Because you cannot bear the weight of this ministry in your own strength but only by the grace and power of God, pray earnestly for his Holy Spirit.  Pray that he will each day enlarge and enlighten your understanding of the Scriptures, so that you may grow stronger and more mature in your ministry, as you fashion your life and the lives of your people on the word of God.

We trust that long ago you began to weigh and ponder all this, and that you are fully determined, by the grace of God, to give yourselves wholly to his service and devote to him your best powers of mind and spirit, so that, as you daily follow the rule and teaching of our Lord, with the heavenly assistance of his Holy Spirit, you may grow up into his likeness, and sanctify the lives of all with whom you have to do

The context for the exercise of that ministry is not a parish or a parish church but, for the most part, within hospitals.  The major, underlying principles of the ordinal are being exercised by you with diligence and passion and commitment - and, on behalf of the Church, as it were, I want to express thanks for all that is being done.
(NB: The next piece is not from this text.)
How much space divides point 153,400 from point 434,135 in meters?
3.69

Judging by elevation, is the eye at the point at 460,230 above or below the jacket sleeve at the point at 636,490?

The challenges, the spiritual and theological challenges, ahead of us are great but I rejoice that part of our Anglican way of doing theology is 'conversational' - that is, it is engaged with context whilst cherishing the eternal verities.  If God was in Christ reconciling the world to Himself, then that is the universal, the cosmic process in which we are all, by grace, caught up and in which we are called by God to participate.  It is the movement of the compassionate, healing, love of God through Christ that is the source and the end of our ministries.  Through God's mercy I pray that those truths will continue to inform and shape all our lives now and on into the future.